Lo que está mal con este enfoque es decir que alguien tiene una “enfermedad” psiquiátrica sólo porque él o ella no encaja en el cuadro del supuesto diagnosticador o con las ideas de otros sobre cómo “debe ser” respecto a los estándares de vestirse, conducta, pensamiento u opinión. Claro, cuando esto involucra violar los derechos de otros, el no acatarse a las normas o valores sociales debe detenerse por medio de la ley. Pero el llamarle a una conducta que no nos gusta “enfermedad”, o el suponer que debe estar causada por una enfermedad sólo porque es inaceptable para los valores actuales, carece de sentido. Nosotros le llamamos así porque no conocemos las verdaderas razones del pensamiento, emociones o conducta que nos desagradan. Cuando no entendemos estas razones, creamos mitos para dar una explicación. En siglos anteriores la gente usó mitos como espíritus malignos o posesiones demoníacas para explicar un pensamiento o conducta inaceptables. Actualmente la mayoría de nosotros creemos en el mito de la enfermedad mental. Creer en entidades mitológicas como espíritus malignos o enfermedades mentales nos da la ilusión de que creer el mito es más reconfortante que reconocer nuestra ignorancia.
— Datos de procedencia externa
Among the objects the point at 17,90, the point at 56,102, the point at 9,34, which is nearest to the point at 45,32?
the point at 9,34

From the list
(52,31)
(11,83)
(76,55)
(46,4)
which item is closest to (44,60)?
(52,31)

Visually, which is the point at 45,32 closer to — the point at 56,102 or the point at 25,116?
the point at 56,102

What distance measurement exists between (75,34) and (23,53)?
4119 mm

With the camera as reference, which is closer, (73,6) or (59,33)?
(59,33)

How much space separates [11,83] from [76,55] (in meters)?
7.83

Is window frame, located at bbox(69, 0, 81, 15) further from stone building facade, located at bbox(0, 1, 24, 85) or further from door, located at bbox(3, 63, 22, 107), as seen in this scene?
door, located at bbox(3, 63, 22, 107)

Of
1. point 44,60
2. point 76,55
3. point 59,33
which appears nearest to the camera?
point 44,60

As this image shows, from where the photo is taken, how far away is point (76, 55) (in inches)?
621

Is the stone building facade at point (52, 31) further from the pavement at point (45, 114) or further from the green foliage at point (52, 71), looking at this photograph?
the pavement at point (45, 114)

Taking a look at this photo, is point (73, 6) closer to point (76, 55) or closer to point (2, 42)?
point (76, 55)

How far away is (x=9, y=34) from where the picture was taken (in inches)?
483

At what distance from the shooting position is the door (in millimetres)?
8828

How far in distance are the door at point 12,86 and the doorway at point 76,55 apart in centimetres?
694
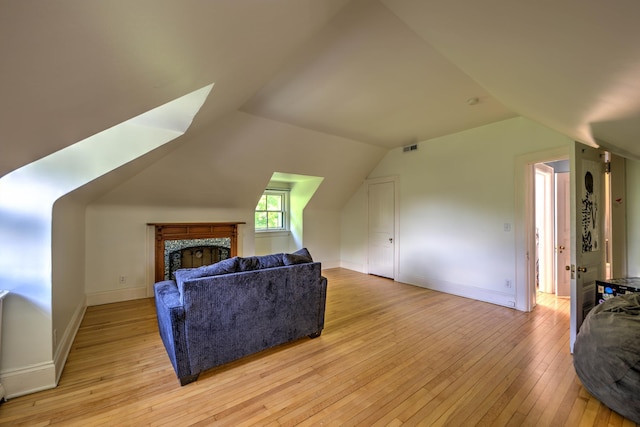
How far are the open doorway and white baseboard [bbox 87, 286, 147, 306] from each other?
622cm

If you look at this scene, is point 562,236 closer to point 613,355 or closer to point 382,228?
point 382,228

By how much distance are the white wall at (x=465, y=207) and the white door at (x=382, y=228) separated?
8.6 inches

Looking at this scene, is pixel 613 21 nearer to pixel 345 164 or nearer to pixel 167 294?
pixel 167 294

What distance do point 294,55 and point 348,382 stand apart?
2661 mm

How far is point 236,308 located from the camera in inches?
86.4

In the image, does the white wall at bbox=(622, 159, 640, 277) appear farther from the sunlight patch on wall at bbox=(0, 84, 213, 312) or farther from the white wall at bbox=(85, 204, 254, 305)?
the white wall at bbox=(85, 204, 254, 305)

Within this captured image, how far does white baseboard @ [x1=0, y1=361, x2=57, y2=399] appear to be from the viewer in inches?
73.0

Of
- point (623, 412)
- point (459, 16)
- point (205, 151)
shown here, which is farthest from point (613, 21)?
point (205, 151)

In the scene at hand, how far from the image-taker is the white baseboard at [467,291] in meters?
3.68

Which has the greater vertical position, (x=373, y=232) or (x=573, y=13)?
(x=573, y=13)

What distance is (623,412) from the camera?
1.68 metres

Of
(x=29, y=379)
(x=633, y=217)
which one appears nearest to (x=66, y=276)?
(x=29, y=379)

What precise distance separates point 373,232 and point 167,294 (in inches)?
164

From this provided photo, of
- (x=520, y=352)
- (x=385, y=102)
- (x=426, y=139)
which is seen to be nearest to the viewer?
(x=520, y=352)
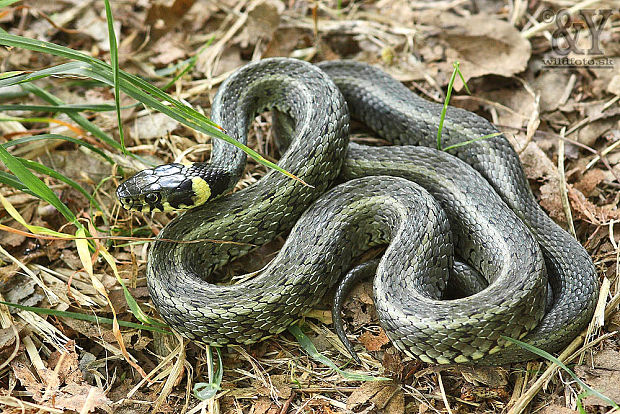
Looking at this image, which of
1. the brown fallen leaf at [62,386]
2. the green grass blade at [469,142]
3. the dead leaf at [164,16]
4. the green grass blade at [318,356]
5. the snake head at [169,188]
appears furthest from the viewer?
the dead leaf at [164,16]

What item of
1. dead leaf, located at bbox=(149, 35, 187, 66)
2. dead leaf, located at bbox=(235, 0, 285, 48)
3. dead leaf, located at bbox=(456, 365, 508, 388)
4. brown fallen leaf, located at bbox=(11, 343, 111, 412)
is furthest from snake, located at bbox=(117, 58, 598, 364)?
dead leaf, located at bbox=(149, 35, 187, 66)

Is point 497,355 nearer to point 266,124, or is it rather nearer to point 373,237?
point 373,237

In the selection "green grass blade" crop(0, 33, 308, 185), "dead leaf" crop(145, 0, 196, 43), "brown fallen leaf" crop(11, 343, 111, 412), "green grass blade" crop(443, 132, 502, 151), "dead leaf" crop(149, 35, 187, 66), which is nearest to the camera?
"green grass blade" crop(0, 33, 308, 185)

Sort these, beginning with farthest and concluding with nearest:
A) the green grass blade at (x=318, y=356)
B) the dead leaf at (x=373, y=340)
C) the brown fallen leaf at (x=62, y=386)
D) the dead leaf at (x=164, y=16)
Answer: the dead leaf at (x=164, y=16) → the dead leaf at (x=373, y=340) → the green grass blade at (x=318, y=356) → the brown fallen leaf at (x=62, y=386)

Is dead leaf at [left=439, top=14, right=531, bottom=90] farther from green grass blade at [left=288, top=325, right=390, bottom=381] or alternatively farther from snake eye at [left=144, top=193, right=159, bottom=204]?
snake eye at [left=144, top=193, right=159, bottom=204]

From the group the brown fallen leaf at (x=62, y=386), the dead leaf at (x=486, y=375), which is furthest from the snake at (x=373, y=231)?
the brown fallen leaf at (x=62, y=386)

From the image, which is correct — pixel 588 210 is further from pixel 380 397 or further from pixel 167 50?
pixel 167 50

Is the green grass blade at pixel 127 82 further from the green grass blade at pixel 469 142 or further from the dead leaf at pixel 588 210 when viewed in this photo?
the dead leaf at pixel 588 210
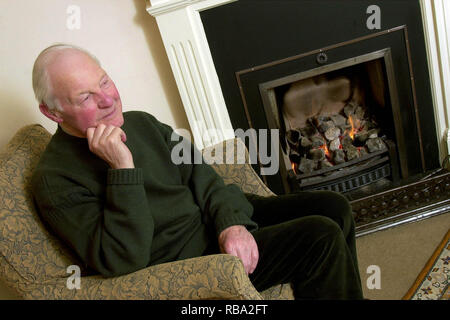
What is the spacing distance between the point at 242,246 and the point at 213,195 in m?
0.25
El llamar al pensamiento, emociones o conducta inaceptables una enfermedad mental podría perdonarse si el concepto “enfermedad mental” fuera un mito útil, pero no lo es. En lugar de ayudarnos a entender cómo tratar a gente con problemas, o a gente problemática, el mito de la enfermedad mental nos distrae de los problemas reales que requieren enfrentarse. En vez de estar causados por “desequilibrios químicos” u otros problema biológicos, el desacato a las normas y las reacciones emocionales que les llamamos enfermedades mentales son el resultado de dificultades que la gente tiene para satisfacer sus necesidades, y también tal conducta es resultado de lo que esta gente ha aprendido en sus vidas. La solución es enseñarle a la gente cómo satisfacer sus necesidades, cómo comportarse y usar cualquier posición que tengan en la sociedad para forzar a otros a respetar sus derechos. Éste es un trabajo de educación y de vigencia de la ley, no de medicina o de terapias.